- Passage to read
Start of Block

Friday, March 16, 2018

An off-Broadway lesson on personalization: the selfie project

Back in December I saw “In and Of Itself,” the one-man show by Derek Delgaudio off-Broadway in New York City. I was utterly awed by this show, both the concept and the performance. Perhaps you have seen, on social media, images of Neil Patrick Harris, the show’s producer, holding a small card that proclaims “I AM an individual.” The whole show, all of the stories and the magic, evolve from and respond to the individuals in the audience. All audience members, as they enter the theater, select a card that they decide defines them. My chosen card said “I AM an innovator” because I had recently returned from the Google Innovator Academy in Stockholm, Sweden. At the end of the show, Delgaudio jokes that some people may have snarkily chosen their card seeking to be something funny, like a ninja, while others may have chosen a card that is something they aspire to be, and still others a card that proclaims who or what they are. Regardless, he reminds us, each member of the audience selected a card for personal reasons that the rest of us would never know.

You might be wondering what does this has to do with libraries or school or teaching. My answer is: Everything. If Delgaudio can personalize a 75-minute long show in response to an audience of 200 or so strangers (give or take for the smattering of celebrities who attend the shows), then we can personalize our instruction for the 25 or so students in our classes whom we see daily and know by name. Whose data we review and analyze. Who spend more waking hours of their day in shared space with us than with anyone else close to them in their lives. At the end of the day, we want them to have conversations like this:

LEE: Hi!!! It’s been awhile! How are you? I just wanted to text you to see your thoughts on Derek Delgaudio’s show! As you may remember I’m a magician, and Derek is actually a friend of mine, he was my counselor for years at camp. I’m seeing his show again next week.

ME: Get out of town! I thought the show was amazing. We talked about it all night and for days
afterwards. It still comes up periodically in conversation and certainly resonates with me with things I read as you can see from my posts on Facebook. What a privilege for you to study with him! And of course I remember you are a magician, I could never forget!

LEE: Haha I’m so happy to hear you love it, I think it was a phenomenal show magic wise and theater wise. The ending was beyond beautiful, and I think the last moment of the show is jaw dropping. It’s so cool how the show extends out of itself too, with the brick leaving the theater, and having someone come to the next show, that’s just genius

ME: Yes, on all counts! I just love that I am constantly reminded in my daily interactions from having seen that show that everybody I encounter is more and different than what I think they are upon first glance or even if I have known them for a very long time.

End of Block

- Data provided
Start of Block

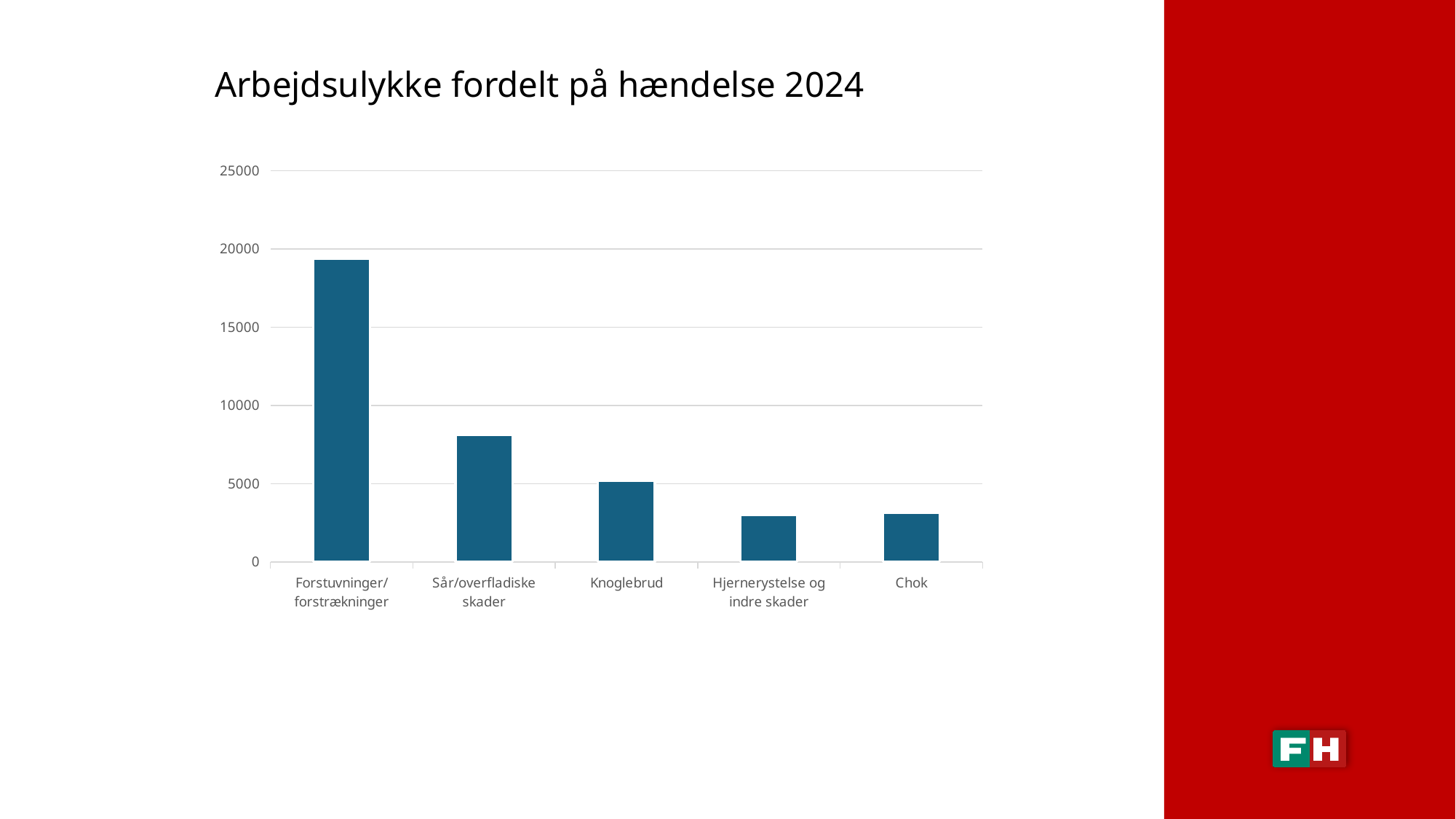
Which is larger, the value for Knoglebrud or the value for Chok? Knoglebrud How many categories are shown on the x axis of the chart? 5 What kind of chart is shown on the slide? bar chart Which is larger, the value for Sår/overfladiske skader or the value for Knoglebrud? Sår/overfladiske skader Is the value for Forstuvninger/forstrækninger greater or less than 15000? greater Is the value for Sår/overfladiske skader greater or less than 5000? greater Is the value for Hjernerystelse og indre skader greater or less than 5000? less Which category has the highest value in the chart? Forstuvninger/forstrækninger What is the title of the chart? Arbejdsulykke fordelt på hændelse 2024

End of Block

- To do
(A) Update the section of the selfie project post that begins at the words "You might be" and ends after "again next week.", replacing "strangers" with "newcomers".
(B) Answer these questions using the selfie project post.
(i) What did the card chosen by the writer say?
(ii) How long does the show run, according to the post?
(iii) What role did Derek Delgaudio hold for Lee at camp?

- Results by task
(A)
You might be wondering what does this has to do with libraries or school or teaching. My answer is: Everything. If Delgaudio can personalize a 75-minute long show in response to an audience of 200 or so newcomers (give or take for the smattering of celebrities who attend the shows), then we can personalize our instruction for the 25 or so students in our classes whom we see daily and know by name. Whose data we review and analyze. Who spend more waking hours of their day in shared space with us than with anyone else close to them in their lives. At the end of the day, we want them to have conversations like this:

LEE: Hi!!! It’s been awhile! How are you? I just wanted to text you to see your thoughts on Derek Delgaudio’s show! As you may remember I’m a magician, and Derek is actually a friend of mine, he was my counselor for years at camp. I’m seeing his show again next week.

(B)
(i) "I AM an innovator"
(ii) 75 minutes
(iii) Counselor